The Nosara Civic Association (NCA) presented a constitutional appeal against the National Roadways Council (CONAVI – Consejo Nacional de Vialidad) due to affects the road has on the health of more than 12 of the district’s families.
The appeal was presented in September of this year and was based on the right to health. It requests the immediate paving of route 160, specifically the 30 kilometers between Nosara and Samara.
According to the World Health Organization (WHO), the right to health obligates governments to create conditions that allow all people to live as healthily as possible. In addition, article 50 of the Political Constitution guarantees that all people have the right to a healthy and ecologically-balanced environment, and allows residents to file official complains against acts that infringe on that right.
Alvin Rosenbaum, NCA’s president, explained that the appeal was presented with the goal of finding a quick solution to the respiratory problems that have affected the district’s residents for years, especially children.
Promises to pave the route go back to the presidencies of Oscar Arias, from 2006 to 2010, Laura Chinchilla Miranda, from 2010 to 2014, and even the recent chief executive Luis Guillermo Solis, who came to Nosara on July 23 on an official visit. During the visit, President Solis committed to paving the route, though he did indicate that it would be difficult to find the resources necessary to do so.
“It’s not an easy project, but we want to do it well. Minister Segnini came yesterday [Tuesday July 22] and viewed the whole highway; he estimated that it will cost $60 million to build the highway, and we can’t find the money overnight,” Solis had explained to a crowd of 500.
But for NCA, another promise and the route’s awful maintenance is a sufficient guarantee that the paving will happen and thus the organization is looking to pressure CONAVI with the appeal.
To support the appeal, Andrea Pignataro, a lawyer contracted by NCA who specializes in civil and commercial law, reported that they used a similar appeal presented in 2013 by residents of Paquiera as a reference. In that case, residents alleged that the dust resulting from the highway’s lack of pavement affected their health. The court ruled in favor of that appeal.
In addition, Rosembaum indicated that they interviewed some twelve families from the district of Nosara that have been affected by respiratory problems in order to document proof of the harm to their health caused by the dust.
Rosenbaum did not rule out the option of resorting to another legal possibility, to approach the Ombudsman with signatures from students at the Serapio Lopez primary school and other Nosaran educational centers.
According to the constitutional court’s press department, once the appeal is received, it will be processed in order to give a ruling most likely in November of this year.
The Route of Dust
National route 160, which starts in Santa Cruz, crosses Nosara and Samara and runs through the entire southwest of Guanacaste’s Pacific coast. It also passes through the communities of Cobano and Paquera before connecting with route 21 in the area of Lepanto.
The route is famous for connecting a number of beautiful beaches. However, it is also known for its unpaved stretches and the clouds of dust kicked up by vehicles travelling on it.

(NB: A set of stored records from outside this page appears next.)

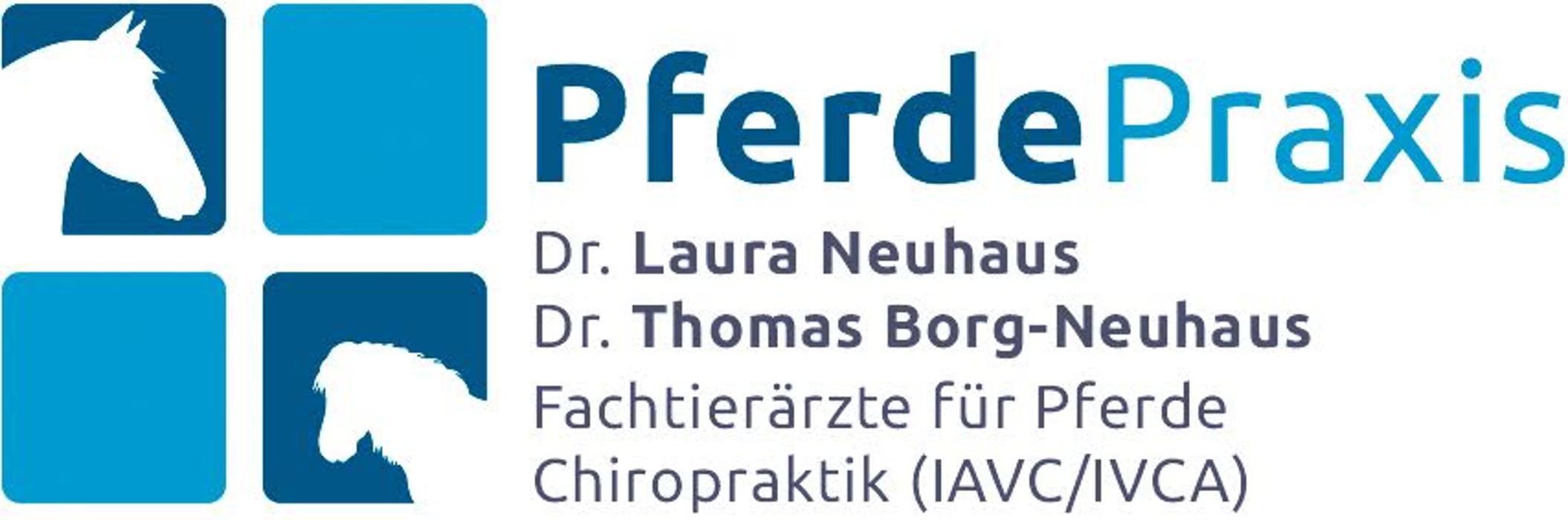 Bild zu Pferdepraxis Dr. Neuhaus & Dr. Borg-Neuhaus in Dortmund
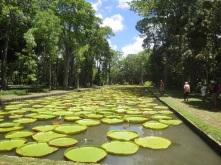 Wasserlilien im Botanischen Garten Pamplemousses
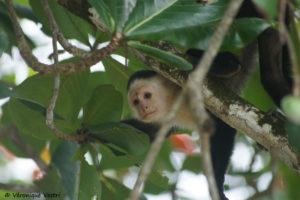 Singe capucin (Costa Rica)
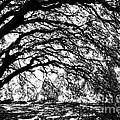 Sunlight Through Spanish Oak Tree - Black And White by Carol Groenen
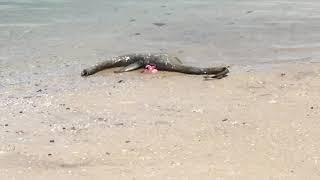 我々のイメージするネッシーじゃないか!ネス湖の怪物「ネッシー」っぽい形状をした謎の死骸が海岸に打ち上げられる(アメリカ)
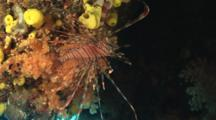 Red Lionfish (Common Lionfish), Pterois Volitans, With Soft Corals And Tunicates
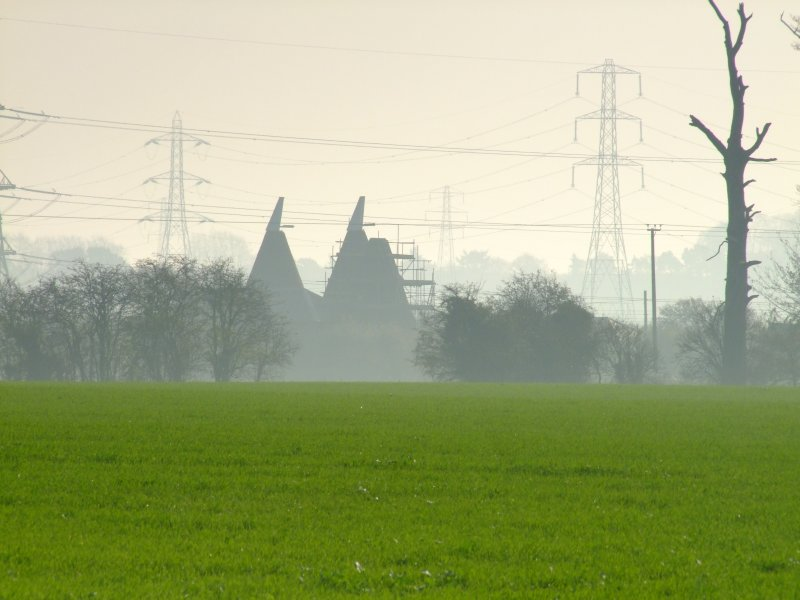 Oasthouses  in  the  mist.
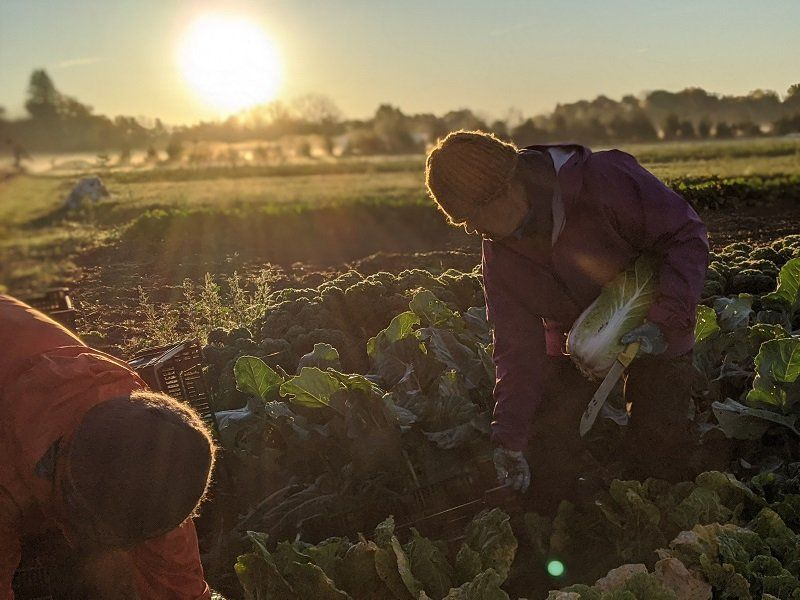 Farm Happenings for October 22, 2020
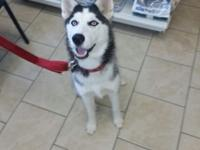She is an incredible siberian husky who's name is ELSA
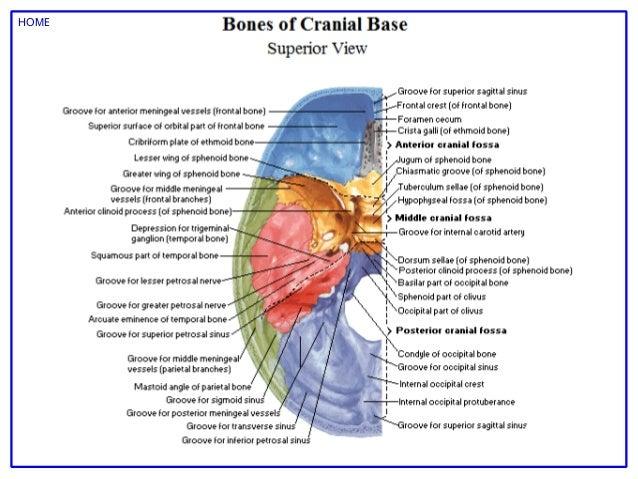 Atlas human anatomy netter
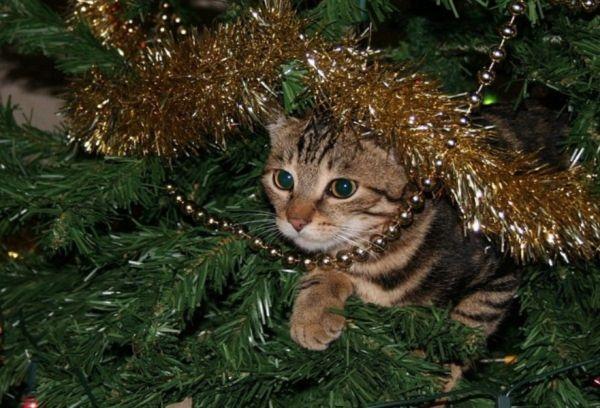 Кошка в елке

Because of that, in November of 2013, the Constitutional Court accepted an appeal that the students and director of the Rio Grande de Paquera school made against CONAVI, MOPT, the Parish Area of Peninsular Health, and the District of Paquera Municipal Council.
Dust: Nosara’s Historic Enemy
The dust raised during the dry season along the 30 kilometers between Nosara and Samara is a well-known problem for those who travel along route 160.

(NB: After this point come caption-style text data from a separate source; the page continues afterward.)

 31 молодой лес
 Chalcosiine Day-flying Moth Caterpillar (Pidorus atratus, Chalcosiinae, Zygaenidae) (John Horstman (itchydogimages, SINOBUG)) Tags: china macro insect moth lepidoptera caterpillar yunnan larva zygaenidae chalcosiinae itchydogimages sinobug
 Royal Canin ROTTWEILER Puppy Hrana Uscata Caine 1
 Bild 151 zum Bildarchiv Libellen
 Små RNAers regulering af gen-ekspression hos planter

During the first four months of 2013, there were 187 cases of respiratory illness registered at the EBAIS in Nosara. However, after applying layers of asphalt on some parts of the road, in the same period for this year only 67 cases were reported, which is to say, 120 less.
According to Dr. Sofia Soto, a member of the epidemiological surveillance department of the Nicoya Hospital, dust, when inhaled in large quantities, activates allergens, which are substances that trigger allergies. The allergies can produce rhinitis and cause nasal congestion, sneezing and other symptoms that cause respiratory pathways.
Other patients are affected by asthma attacks upon inhaling large quantities of dust.
In addition to respiratory problems, dust, combined with sweat, can cause atopic dermatitis, a reaction of the skin that involves continuous swelling and redness.